Write down exactly the lines from the one with "Commissioning" to the end of the data, first and last included, and no others.

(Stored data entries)
######

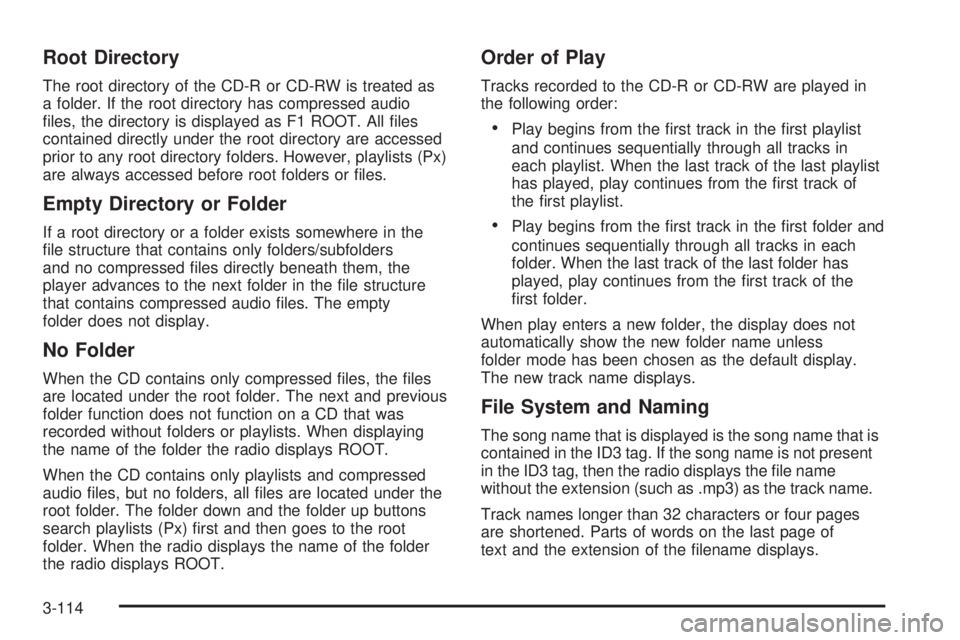 Root Directory

The root directory of the CD-R or CD-RW is treated as a folder. If the root directory has compressed audio files, the directory is displayed as F1 ROOT. All files contained directly under the root directory are accessed prior to any root directory folders. However, playlists (Px) are always accessed before root folders or files.

Empty Directory or Folder

If a root directory or a folder exists somewhere in the file structure that contains only folders/subfolders and no compressed files directly beneath them, the player advances to the next folder in the file structure that contains compressed audio files. The empty folder does not display.

No Folder

When the CD contains only compressed files, the files are located under the root folder. The next and previous folder function does not function on a CD that was recorded without folders or playlists. When displaying the name of the folder the radio displays ROOT.

When the CD contains only playlists and compressed audio files, but no folders, all files are located under the root folder. The folder down and the folder up buttons search playlists (Px) first and then goes to the root folder. When the radio displays the name of the folder the radio displays ROOT.

Order of Play

Tracks recorded to the CD-R or CD-RW are played in the following order:

• Play begins from the first track in the first playlist and continues sequentially through all tracks in each playlist. When the last track of the last playlist has played, play continues from the first track of the first playlist.

• Play begins from the first track in the first folder and continues sequentially through all tracks in each folder. When the last track of the last folder has played, play continues from the first track of the first folder.

When play enters a new folder, the display does not automatically show the new folder name unless folder mode has been chosen as the default display. The new track name displays.

File System and Naming

The song name that is displayed is the song name that is contained in the ID3 tag. If the song name is not present in the ID3 tag, then the radio displays the file name without the extension (such as .mp3) as the track name.

Track names longer than 32 characters or four pages are shortened. Parts of words on the last page of text and the extension of the filename displays.

3-114

carmanualsonline.info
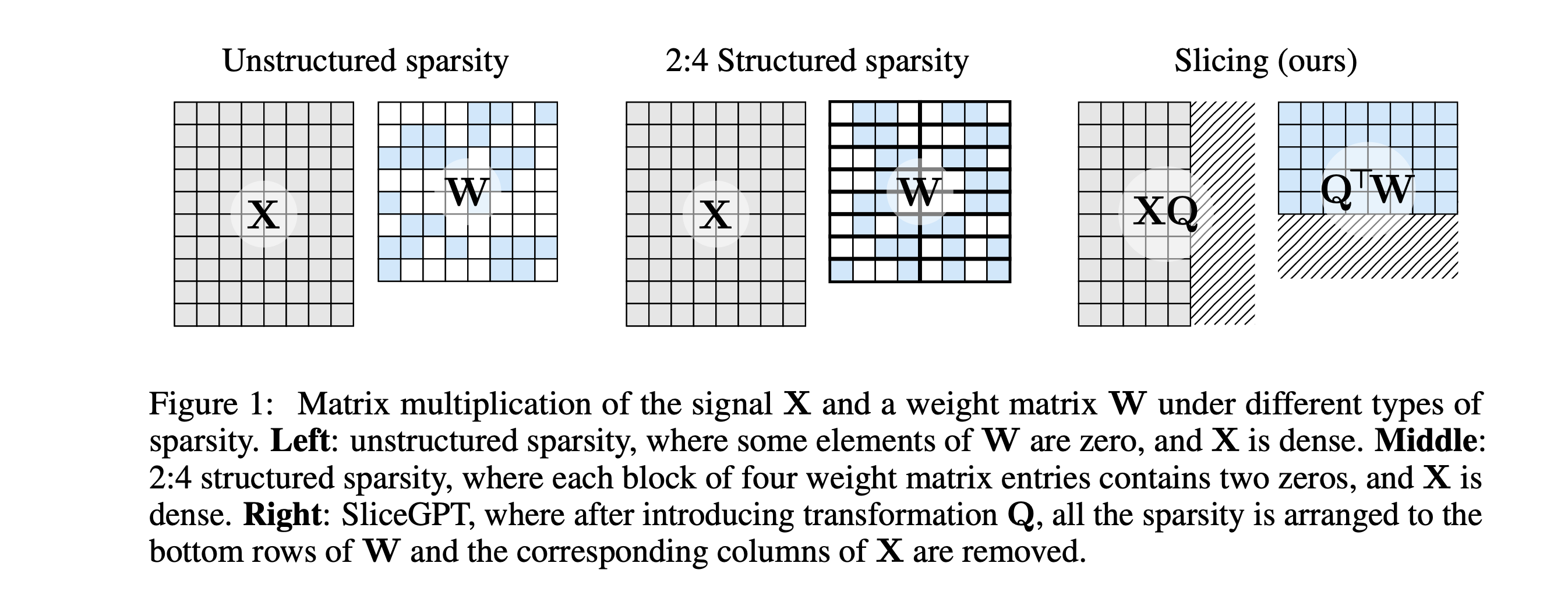 Unstructured sparsity

$\mathbf{X}$

$\mathbf{W}$

2:4 Structured sparsity

$\mathbf{X}$

$\mathbf{W}$

Slicing (ours)

$\mathbf{XQ}$

$\mathbf{Q}^\top\mathbf{W}$

Figure 1: Matrix multiplication of the signal $\mathbf{X}$ and a weight matrix $\mathbf{W}$ under different types of sparsity. **Left**: unstructured sparsity, where some elements of $\mathbf{W}$ are zero, and $\mathbf{X}$ is dense. **Middle**: 2:4 structured sparsity, where each block of four weight matrix entries contains two zeros, and $\mathbf{X}$ is dense. **Right**: SliceGPT, where after introducing transformation $\mathbf{Q}$, all the sparsity is arranged to the bottom rows of $\mathbf{W}$ and the corresponding columns of $\mathbf{X}$ are removed.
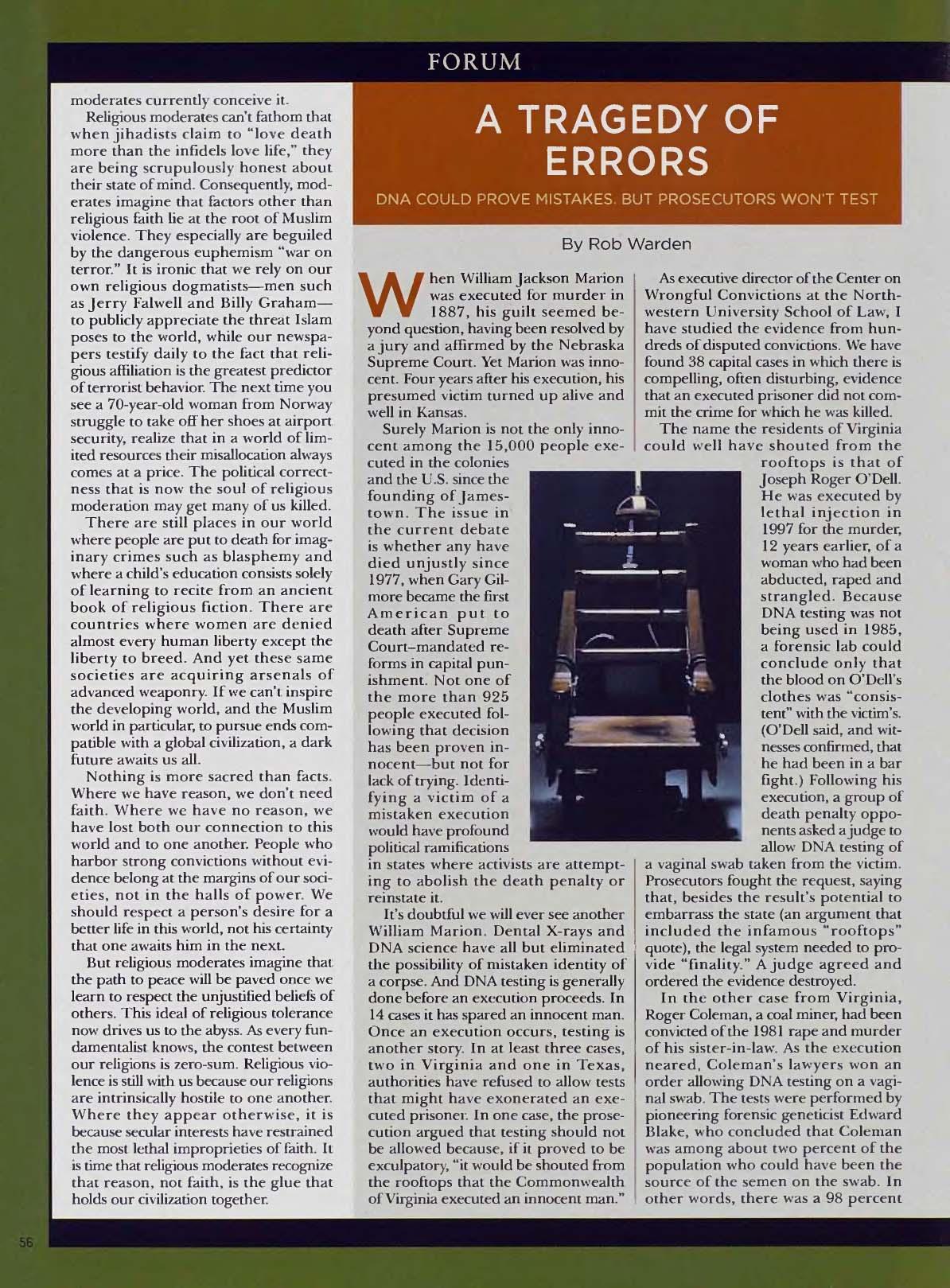 FORUM

moderates currently conceive it.

Religious moderates can't fathom that when jihadists claim to "love death more than the infidels love life," they are being scrupulously honest about their state of mind. Consequently, moderates imagine that factors other than religious faith lie at the root of Muslim violence. They especially are beguiled by the dangerous euphemism "war on terror." It is ironic that we rely on our own religious dogmatists—men such as Jerry Falwell and Billy Graham—to publicly appreciate the threat Islam poses to the world, while our newspapers testify daily to the fact that religious affiliation is the greatest predictor of terrorist behavior. The next time you see a 70-year-old woman from Norway struggle to take off her shoes at airport security, realize that in a world of limited resources their misallocation always comes at a price. The political correctness that is now the soul of religious moderation may get many of us killed.

There are still places in our world where people are put to death for imaginary crimes such as blasphemy and where a child's education consists solely of learning to recite from an ancient book of religious fiction. There are countries where women are denied almost every human liberty except the liberty to breed. And yet these same societies are acquiring arsenals of advanced weaponry. If we can't inspire the developing world, and the Muslim world in particular, to pursue ends compatible with a global civilization, a dark future awaits us all.

Nothing is more sacred than facts. Where we have reason, we don't need faith. Where we have no reason, we have lost both our connection to this world and to one another. People who harbor strong convictions without evidence belong at the margins of our societies, not in the halls of power. We should respect a person's desire for a better life in this world, not his certainty that one awaits him in the next.

But religious moderates imagine that the path to peace will be paved once we learn to respect the unjustified beliefs of others. This ideal of religious tolerance now drives us to the abyss. As every fundamentalist knows, the contest between our religions is zero-sum. Religious violence is still with us because our religions are intrinsically hostile to one another. Where they appear otherwise, it is because secular interests have restrained the most lethal improprieties of faith. It is time that religious moderates recognize that reason, not faith, is the glue that holds our civilization together.

A TRAGEDY OF ERRORS

DNA COULD PROVE MISTAKES. BUT PROSECUTORS WON'T TEST

By Rob Warden

When William Jackson Marion was executed for murder in 1887, his guilt seemed beyond question, having been resolved by a jury and affirmed by the Nebraska Supreme Court. Yet Marion was innocent. Four years after his execution, his presumed victim turned up alive and well in Kansas.

Surely Marion is not the only innocent among the 15,000 people executed in the colonies and the U.S. since the founding of Jamestown. The issue in the current debate is whether any have died unjustly since 1977, when Gary Gilmore became the first American put to death after Supreme Court–mandated reforms in capital punishment. Not one of the more than 925 people executed following that decision has been proven innocent—but not for lack of trying. Identifying a victim of a mistaken execution would have profound political ramifications in states where activists are attempting to abolish the death penalty or reinstate it.

It's doubtful we will ever see another William Marion. Dental X-rays and DNA science have all but eliminated the possibility of mistaken identity of a corpse. And DNA testing is generally done before an execution proceeds. In 14 cases it has spared an innocent man. Once an execution occurs, testing is another story. In at least three cases, two in Virginia and one in Texas, authorities have refused to allow tests that might have exonerated an executed prisoner. In one case, the prosecution argued that testing should not be allowed because, if it proved to be exculpatory, "it would be shouted from the rooftops that the Commonwealth of Virginia executed an innocent man."

As executive director of the Center on Wrongful Convictions at the Northwestern University School of Law, I have studied the evidence from hundreds of disputed convictions. We have found 38 capital cases in which there is compelling, often disturbing, evidence that an executed prisoner did not commit the crime for which he was killed.

The name the residents of Virginia could well have shouted from the rooftops is that of Joseph Roger O'Dell. He was executed by lethal injection in 1997 for the murder, 12 years earlier, of a woman who had been abducted, raped and strangled. Because DNA testing was not being used in 1985, a forensic lab could conclude only that the blood on O'Dell's clothes was "consistent" with the victim's. (O'Dell said, and witnesses confirmed, that he had been in a bar fight.) Following his execution, a group of death penalty opponents asked a judge to allow DNA testing of a vaginal swab taken from the victim. Prosecutors fought the request, saying that, besides the result's potential to embarrass the state (an argument that included the infamous "rooftops" quote), the legal system needed to provide "finality." A judge agreed and ordered the evidence destroyed.

In the other case from Virginia, Roger Coleman, a coal miner, had been convicted of the 1981 rape and murder of his sister-in-law. As the execution neared, Coleman's lawyers won an order allowing DNA testing on a vaginal swab. The tests were performed by pioneering forensic geneticist Edward Blake, who concluded that Coleman was among about two percent of the population who could have been the source of the semen on the swab. In other words, there was a 98 percent

56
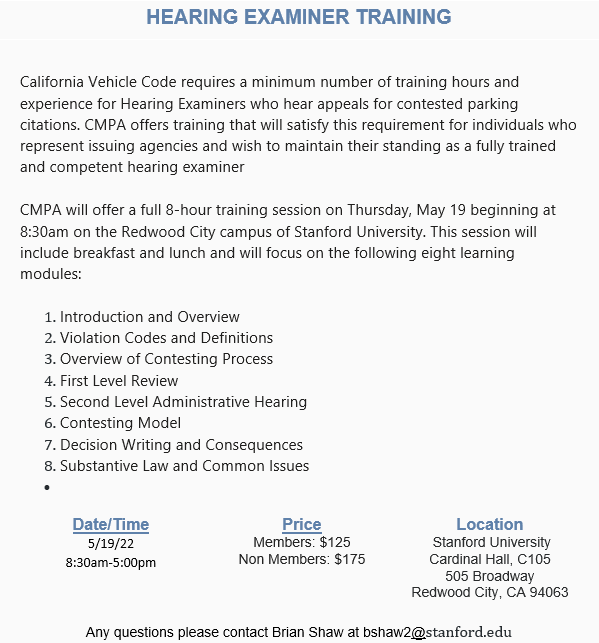 HEARING EXAMINER TRAINING

California Vehicle Code requires a minimum number of training hours and experience for Hearing Examiners who hear appeals for contested parking citations. CMPA offers training that will satisfy this requirement for individuals who represent issuing agencies and wish to maintain their standing as a fully trained and competent hearing examiner

CMPA will offer a full 8-hour training session on Thursday, May 19 beginning at 8:30am on the Redwood City campus of Stanford University. This session will include breakfast and lunch and will focus on the following eight learning modules:

1. Introduction and Overview
2. Violation Codes and Definitions
3. Overview of Contesting Process
4. First Level Review
5. Second Level Administrative Hearing
6. Contesting Model
7. Decision Writing and Consequences
8. Substantive Law and Common Issues
•

Date/Time
5/19/22
8:30am-5:00pm

Price
Members: $125
Non Members: $175

Location
Stanford University
Cardinal Hall, C105
505 Broadway
Redwood City, CA 94063

Any questions please contact Brian Shaw at bshaw2@stanford.edu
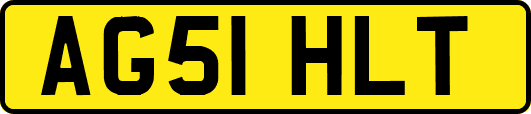 AG51 HLT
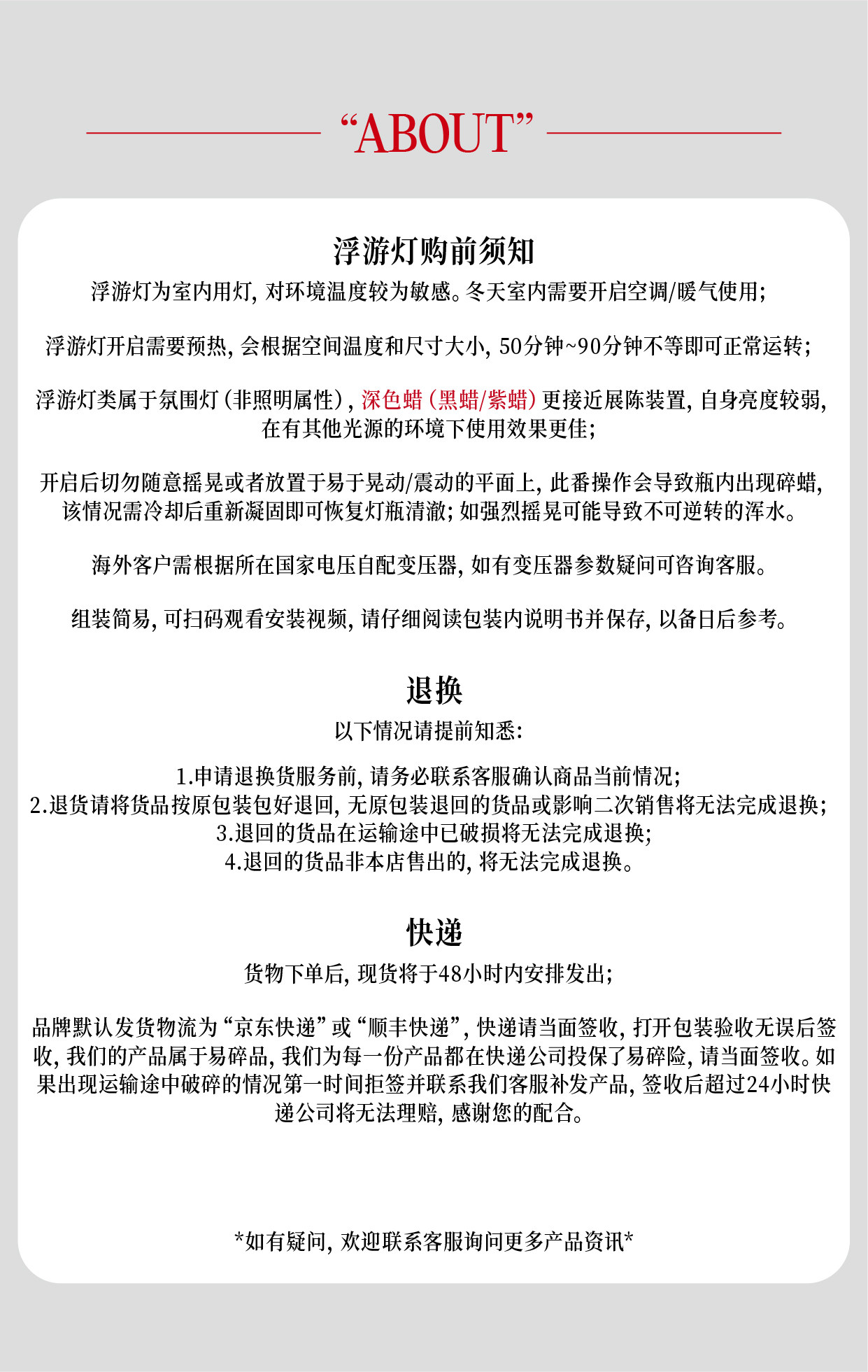 “ABOUT”

浮游灯购前须知

浮游灯为室内用灯，对环境温度较为敏感。冬天室内需要开启空调/暖气使用；

浮游灯开启需要预热，会根据空间温度和尺寸大小，50分钟~90分钟不等即可正常运转；

浮游灯类属于氛围灯（非照明属性），深色蜡（黑蜡/紫蜡）更接近展陈装置，自身亮度较弱，在有其他光源的环境下使用效果更佳；

开启后切勿随意摇晃或者放置于易于晃动/震动的平面上，此番操作会导致瓶内出现碎蜡，该情况需冷却后重新凝固即可恢复灯瓶清澈；如强烈摇晃可能导致不可逆转的浑水。

海外客户需根据所在国家电压自配变压器，如有变压器参数疑问可咨询客服。

组装简易，可扫码观看安装视频，请仔细阅读包装内说明书并保存，以备日后参考。

退换

以下情况请提前知悉：

1.申请退换货服务前，请务必联系客服确认商品当前情况；
2.退货请将货品按原包装包好退回，无原包装退回的货品或影响二次销售将无法完成退换；
3.退回的货品在运输途中已破损将无法完成退换；
4.退回的货品非本店售出的，将无法完成退换。

快递

货物下单后，现货将于48小时内安排发出；

品牌默认发货物流为“京东快递”或“顺丰快递”，快递请当面签收，打开包装验收无误后签收，我们的产品属于易碎品，我们为每一份产品都在快递公司投保了易碎险，请当面签收。如果出现运输途中破碎的情况第一时间拒签并联系我们客服补发产品，签收后超过24小时快递公司将无法理赔，感谢您的配合。

*如有疑问，欢迎联系客服询问更多产品资讯*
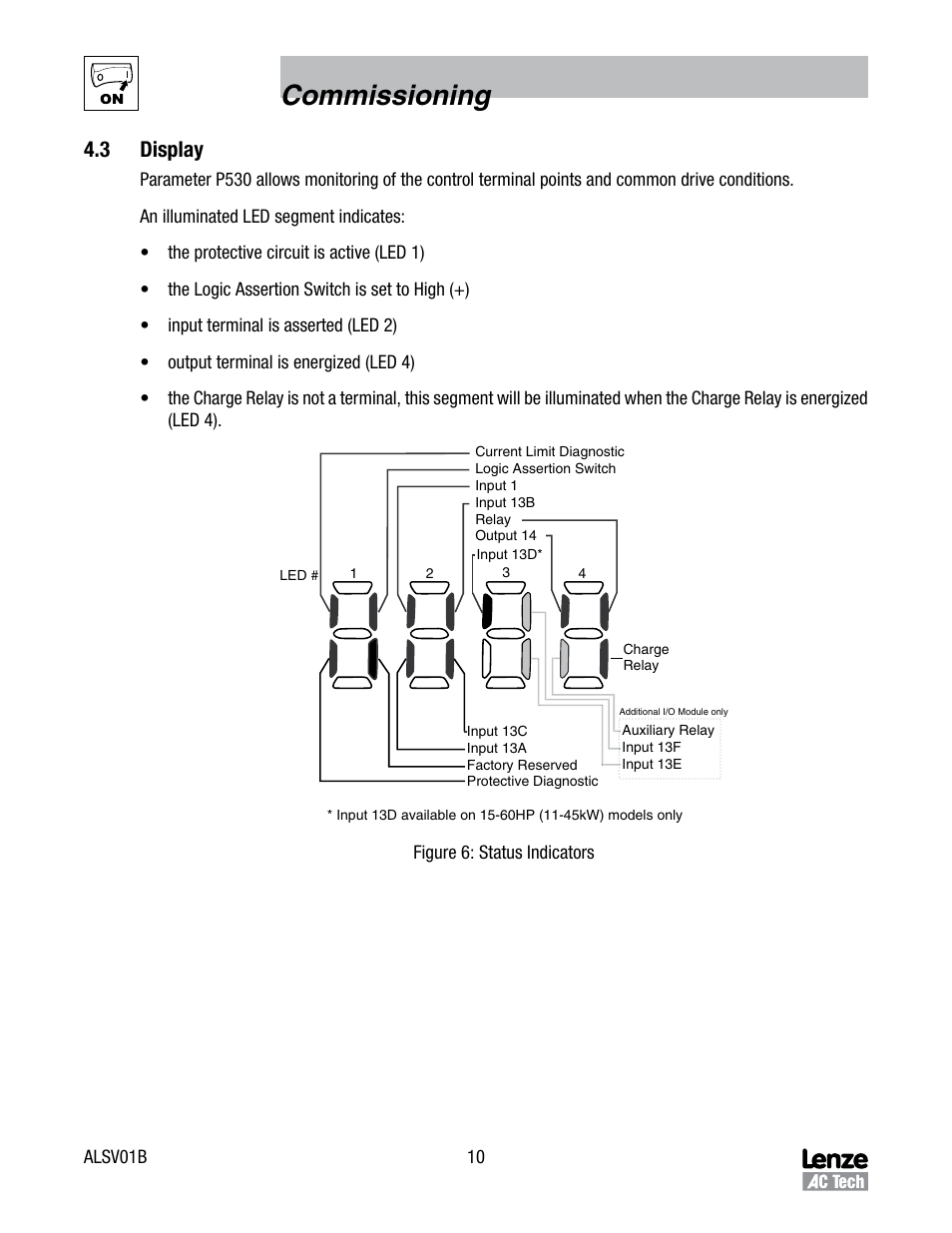 ON

Commissioning

4.3 Display

Parameter P530 allows monitoring of the control terminal points and common drive conditions.

An illuminated LED segment indicates:

• the protective circuit is active (LED 1)

• the Logic Assertion Switch is set to High (+)

• input terminal is asserted (LED 2)

• output terminal is energized (LED 4)

• the Charge Relay is not a terminal, this segment will be illuminated when the Charge Relay is energized (LED 4).

Current Limit Diagnostic
Logic Assertion Switch
Input 1
Input 13B
Relay
Output 14
Input 13D*

LED # 1 2 3 4

Charge Relay

Additional I/O Module only
Auxiliary Relay
Input 13F
Input 13E

Input 13C
Input 13A
Factory Reserved
Protective Diagnostic

* Input 13D available on 15-60HP (11-45kW) models only

Figure 6: Status Indicators

ALSV01B

10

Lenze
AC Tech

######

• Your response
Commissioning

4.3 Display

Parameter P530 allows monitoring of the control terminal points and common drive conditions.

An illuminated LED segment indicates:

• the protective circuit is active (LED 1)

• the Logic Assertion Switch is set to High (+)

• input terminal is asserted (LED 2)

• output terminal is energized (LED 4)

• the Charge Relay is not a terminal, this segment will be illuminated when the Charge Relay is energized (LED 4).

Current Limit Diagnostic
Logic Assertion Switch
Input 1
Input 13B
Relay
Output 14
Input 13D*

LED # 1 2 3 4

Charge Relay

Additional I/O Module only
Auxiliary Relay
Input 13F
Input 13E

Input 13C
Input 13A
Factory Reserved
Protective Diagnostic

* Input 13D available on 15-60HP (11-45kW) models only

Figure 6: Status Indicators

ALSV01B

10

Lenze
AC Tech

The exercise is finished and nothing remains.